- Written instruction -
Starting at the line that contains "Observing this photo, is" and continuing through the end of the records, reproduce those lines with "wooden railing" swapped for "wooden fence", leaving everything else unchanged.

>> begin Supplied entries

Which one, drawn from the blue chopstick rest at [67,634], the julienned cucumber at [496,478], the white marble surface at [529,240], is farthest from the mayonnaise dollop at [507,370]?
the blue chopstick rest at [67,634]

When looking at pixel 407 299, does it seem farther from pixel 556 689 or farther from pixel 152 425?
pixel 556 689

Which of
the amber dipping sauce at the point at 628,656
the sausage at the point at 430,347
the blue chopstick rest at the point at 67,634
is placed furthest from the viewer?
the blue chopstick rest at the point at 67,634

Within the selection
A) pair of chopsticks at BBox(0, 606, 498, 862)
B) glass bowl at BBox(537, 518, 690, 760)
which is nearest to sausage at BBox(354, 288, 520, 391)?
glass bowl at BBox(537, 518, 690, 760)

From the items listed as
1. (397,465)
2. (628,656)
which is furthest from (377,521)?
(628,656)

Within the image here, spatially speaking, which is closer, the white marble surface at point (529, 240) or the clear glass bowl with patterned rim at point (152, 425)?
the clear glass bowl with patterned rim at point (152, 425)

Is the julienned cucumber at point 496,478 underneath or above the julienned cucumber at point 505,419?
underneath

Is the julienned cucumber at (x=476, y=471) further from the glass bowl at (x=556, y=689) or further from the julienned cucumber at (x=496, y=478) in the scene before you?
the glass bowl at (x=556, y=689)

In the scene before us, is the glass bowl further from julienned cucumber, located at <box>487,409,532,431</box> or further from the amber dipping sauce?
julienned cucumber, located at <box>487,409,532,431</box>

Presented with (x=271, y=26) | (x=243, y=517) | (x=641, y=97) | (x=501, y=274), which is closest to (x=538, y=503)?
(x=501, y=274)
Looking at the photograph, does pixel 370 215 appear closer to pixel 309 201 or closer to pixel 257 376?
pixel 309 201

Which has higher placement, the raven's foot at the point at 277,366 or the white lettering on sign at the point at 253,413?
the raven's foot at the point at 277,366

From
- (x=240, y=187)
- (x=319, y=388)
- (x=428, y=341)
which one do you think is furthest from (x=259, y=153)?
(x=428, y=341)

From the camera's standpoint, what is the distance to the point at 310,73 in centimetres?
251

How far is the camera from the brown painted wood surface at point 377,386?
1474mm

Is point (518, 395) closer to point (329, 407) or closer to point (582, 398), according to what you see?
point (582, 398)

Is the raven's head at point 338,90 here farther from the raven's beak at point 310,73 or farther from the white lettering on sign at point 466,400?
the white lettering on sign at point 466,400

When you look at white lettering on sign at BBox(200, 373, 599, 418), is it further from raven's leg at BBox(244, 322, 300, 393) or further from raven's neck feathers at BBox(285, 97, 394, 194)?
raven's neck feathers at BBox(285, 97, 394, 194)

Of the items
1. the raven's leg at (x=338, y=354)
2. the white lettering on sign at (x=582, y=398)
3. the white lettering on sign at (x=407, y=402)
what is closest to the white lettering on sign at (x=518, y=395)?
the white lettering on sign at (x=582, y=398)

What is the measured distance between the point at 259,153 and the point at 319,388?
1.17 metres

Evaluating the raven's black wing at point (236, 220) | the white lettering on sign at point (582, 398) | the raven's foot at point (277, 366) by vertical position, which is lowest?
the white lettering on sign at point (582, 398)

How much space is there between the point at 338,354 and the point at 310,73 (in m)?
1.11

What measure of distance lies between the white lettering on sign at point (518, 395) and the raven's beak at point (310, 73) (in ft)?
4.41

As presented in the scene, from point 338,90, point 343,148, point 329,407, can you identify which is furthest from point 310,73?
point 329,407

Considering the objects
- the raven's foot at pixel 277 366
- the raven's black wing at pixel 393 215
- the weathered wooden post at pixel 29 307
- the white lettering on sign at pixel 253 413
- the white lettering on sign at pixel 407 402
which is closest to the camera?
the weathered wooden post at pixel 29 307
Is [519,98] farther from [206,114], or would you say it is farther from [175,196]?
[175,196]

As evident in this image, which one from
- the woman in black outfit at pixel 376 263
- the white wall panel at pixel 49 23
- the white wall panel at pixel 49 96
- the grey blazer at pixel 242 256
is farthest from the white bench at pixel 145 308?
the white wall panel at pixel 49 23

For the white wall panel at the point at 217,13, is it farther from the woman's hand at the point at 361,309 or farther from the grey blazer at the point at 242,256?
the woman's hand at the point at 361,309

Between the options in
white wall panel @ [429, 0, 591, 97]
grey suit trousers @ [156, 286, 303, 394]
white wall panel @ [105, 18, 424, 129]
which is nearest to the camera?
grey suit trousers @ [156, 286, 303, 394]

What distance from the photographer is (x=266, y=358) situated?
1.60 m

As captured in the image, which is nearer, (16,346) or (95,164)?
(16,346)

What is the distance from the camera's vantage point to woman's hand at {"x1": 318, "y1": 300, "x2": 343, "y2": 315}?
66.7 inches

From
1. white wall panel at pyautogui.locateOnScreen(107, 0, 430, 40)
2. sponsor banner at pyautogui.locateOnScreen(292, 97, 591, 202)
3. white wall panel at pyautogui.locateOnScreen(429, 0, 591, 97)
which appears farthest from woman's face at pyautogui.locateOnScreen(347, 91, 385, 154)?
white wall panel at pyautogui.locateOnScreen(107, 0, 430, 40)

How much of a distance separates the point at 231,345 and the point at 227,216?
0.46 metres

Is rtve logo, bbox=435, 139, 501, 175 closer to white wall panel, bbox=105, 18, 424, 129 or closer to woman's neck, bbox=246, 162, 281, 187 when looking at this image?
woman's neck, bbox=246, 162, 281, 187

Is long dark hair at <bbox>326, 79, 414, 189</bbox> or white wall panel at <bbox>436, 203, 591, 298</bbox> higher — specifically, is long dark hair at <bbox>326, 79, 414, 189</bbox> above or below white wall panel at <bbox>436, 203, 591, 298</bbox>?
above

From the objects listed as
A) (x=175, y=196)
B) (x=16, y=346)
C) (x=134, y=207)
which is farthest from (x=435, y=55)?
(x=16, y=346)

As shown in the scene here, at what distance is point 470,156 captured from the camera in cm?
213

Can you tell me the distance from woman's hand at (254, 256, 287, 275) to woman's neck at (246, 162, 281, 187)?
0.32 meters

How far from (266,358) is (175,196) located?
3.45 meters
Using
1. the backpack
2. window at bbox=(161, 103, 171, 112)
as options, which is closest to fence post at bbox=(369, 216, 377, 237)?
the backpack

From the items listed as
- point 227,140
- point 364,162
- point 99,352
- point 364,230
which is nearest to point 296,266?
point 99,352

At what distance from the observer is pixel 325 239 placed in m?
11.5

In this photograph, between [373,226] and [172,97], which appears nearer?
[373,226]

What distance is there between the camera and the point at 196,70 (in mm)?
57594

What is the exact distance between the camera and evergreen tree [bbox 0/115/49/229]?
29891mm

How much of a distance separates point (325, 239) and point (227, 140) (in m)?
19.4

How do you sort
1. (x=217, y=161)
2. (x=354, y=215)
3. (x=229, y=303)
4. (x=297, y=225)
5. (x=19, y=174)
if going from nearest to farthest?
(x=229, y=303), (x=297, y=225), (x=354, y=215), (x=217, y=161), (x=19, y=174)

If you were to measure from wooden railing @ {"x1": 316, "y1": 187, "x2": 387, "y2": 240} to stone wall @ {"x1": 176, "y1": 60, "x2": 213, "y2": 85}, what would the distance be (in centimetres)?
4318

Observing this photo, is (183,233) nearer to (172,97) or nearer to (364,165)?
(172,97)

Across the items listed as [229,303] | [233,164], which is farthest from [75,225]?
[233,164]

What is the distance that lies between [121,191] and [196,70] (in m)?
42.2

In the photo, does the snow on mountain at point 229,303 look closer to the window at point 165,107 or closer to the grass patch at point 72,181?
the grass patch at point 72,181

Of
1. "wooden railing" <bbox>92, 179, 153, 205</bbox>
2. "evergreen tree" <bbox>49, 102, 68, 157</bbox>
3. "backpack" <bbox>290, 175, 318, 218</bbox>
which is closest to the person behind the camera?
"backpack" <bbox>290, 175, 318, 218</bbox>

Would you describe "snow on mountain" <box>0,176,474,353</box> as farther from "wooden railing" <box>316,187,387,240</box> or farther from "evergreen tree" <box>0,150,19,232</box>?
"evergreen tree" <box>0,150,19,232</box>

>> end Supplied entries

- Output below -
Observing this photo, is (183,233) nearer to (172,97) or nearer to (364,165)?
(172,97)

Across the items listed as [229,303] | [233,164], which is farthest from [75,225]?
[233,164]

What is the distance that lies between [121,191] and [196,70] (in m)?
42.2

In the photo, does the snow on mountain at point 229,303 look closer to the window at point 165,107 or closer to the grass patch at point 72,181?
the grass patch at point 72,181

Of
1. "wooden fence" <bbox>92, 179, 153, 205</bbox>
2. "evergreen tree" <bbox>49, 102, 68, 157</bbox>
3. "backpack" <bbox>290, 175, 318, 218</bbox>
which is closest to the person behind the camera?
"backpack" <bbox>290, 175, 318, 218</bbox>

Would you describe "snow on mountain" <box>0,176,474,353</box> as farther from "wooden fence" <box>316,187,387,240</box> or farther from "evergreen tree" <box>0,150,19,232</box>?
"evergreen tree" <box>0,150,19,232</box>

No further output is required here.